- INSTRUCTIONS TO FOLLOW
Filter the records down to the lines that hold the word "Helvetica", and copy each of those lines.

Saved data entries:
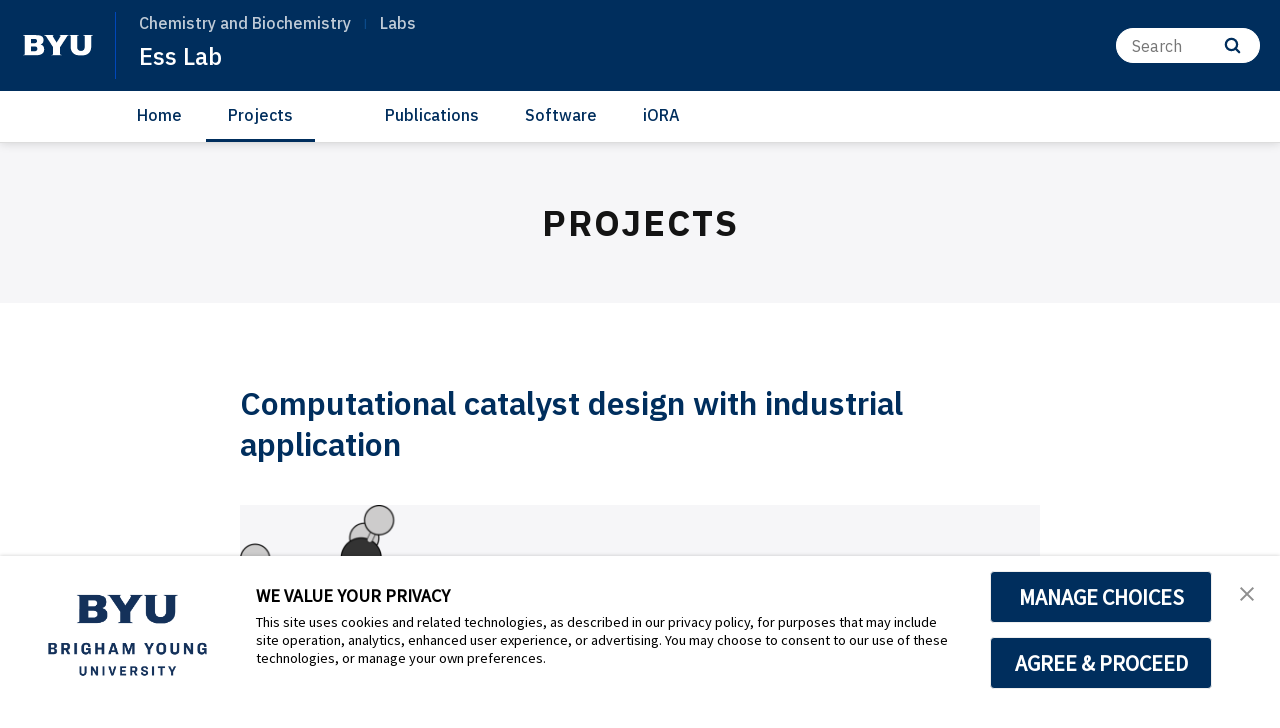

--- FILE ---
content_type: text/css;charset=UTF-8
request_url: https://brightspot.byu.edu/override-styles.css
body_size: 853
content:
.Header-skipToMainContent {
    opacity: 0.9;
	z-index: -10;
	left: -500px;
}
.Header-skipToMainContent:focus {
    z-index: 100;
	left: 0;
}

.Header-search-link a.Link {
    display: inline-block;
}

.Page-content .Page-aside, .ArticlePage-aside, .AthletePage-aside, .AuthorPage-aside, .BlogPage-aside, .BlogPostPage-aside, .BrandPage-aside, .CoachPage-aside, .CountryPage-aside, .CourseContentPage-aside, .DepartmentDirectoryPage-aside, .DirectorySearchPage-aside, .EmployeePage-aside, .EventCalendarDayPage-aside, .EventCalendarMonthPage-aside, .EventCategoryPage-aside, .EventPage-aside, .ExperientialPage-aside, .GalleryPage-aside, .Homepage-aside, .Page-aside, .PressRelease-aside, .ProductPage-aside, .ProgramContentPage-aside, .SearchResultsPage-aside, .SectionPage-aside, .TagPage-aside, .TaxonomyPage-aside, .TopicPage-aside, .VideoPage-aside {
	z-index: 15;
}

.Footer .RichTextModule-items p {
    text-transform: none;
}
.Footer .Footer-navigationItem .NavigationItem .NavigationLink {
    text-transform: none;
}

.PageLogo-image {
    width: 100%;
}

img[src=""] {
display: none;
}

/*Temp fix for the logo issue after 1499 Template  Story */
.Header-logo > a > .PageLogo-image {
	max-width: 70px !important;
}

@media only screen and (max-width: 767px) {
  .Header-logo > a > .PageLogo-image {
	max-width: 55px !important;
 }
}

.Header-logo img {
    min-height: 20px;
}

.RichTextFullWidth-container {
    min-height: 0;
}

.Header-search-button .sr-only {
    color: #fff;
}

.flickity-prev-next-button:hover {
    transform: translateY(-50%);
}

.cms-text-helpers-lead-in {
    text-transform: uppercase;
    font-family: 'IBM Plex Sans', 'HCo Ringside Narrow SSm', Helvetica, Arial, sans-serif;
    font-weight: 700;
    font-size: 90%;
    letter-spacing: 0.05em;
}
.Footer .Footer-contentTop .Footer-row {
    margin: 0
}

/* Calendar */
.EventCalendarSidebar-toggleExpanded a {
    color: var(--primaryLinkColor);
}
.EventPage-tags {
    margin-top: 4em;
}
.EventPage-contactInformation div {
    margin-bottom: 0;
}
.EventPage-contactInformation-heading {
    font-family: var(--headlineFont), HCo Ringside Narrow SSm, Open Sans, Helvetica, Arial, sans-serif;
    font-size: 1.125em;
    font-weight: 500;
}

/* Code */
code {
    text-transform: none;
}
code.inlineCodeblock {
    color: #905;
    font-size: 1em !important;
}

/* Consent banner */
.trustarc-banner-content {
    font-size: 16px; /* TrustArc font size correction */
}
#consent-banner {
    z-index: 10000000000;
}
#truste-consent-track {
    z-index: 1;
}
@media (min-width:960px) and (min-height:800px) {
    .truste_box_overlay {
        position: fixed !important;
    }
}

- RESULT
    font-family: 'IBM Plex Sans', 'HCo Ringside Narrow SSm', Helvetica, Arial, sans-serif;
    font-family: var(--headlineFont), HCo Ringside Narrow SSm, Open Sans, Helvetica, Arial, sans-serif;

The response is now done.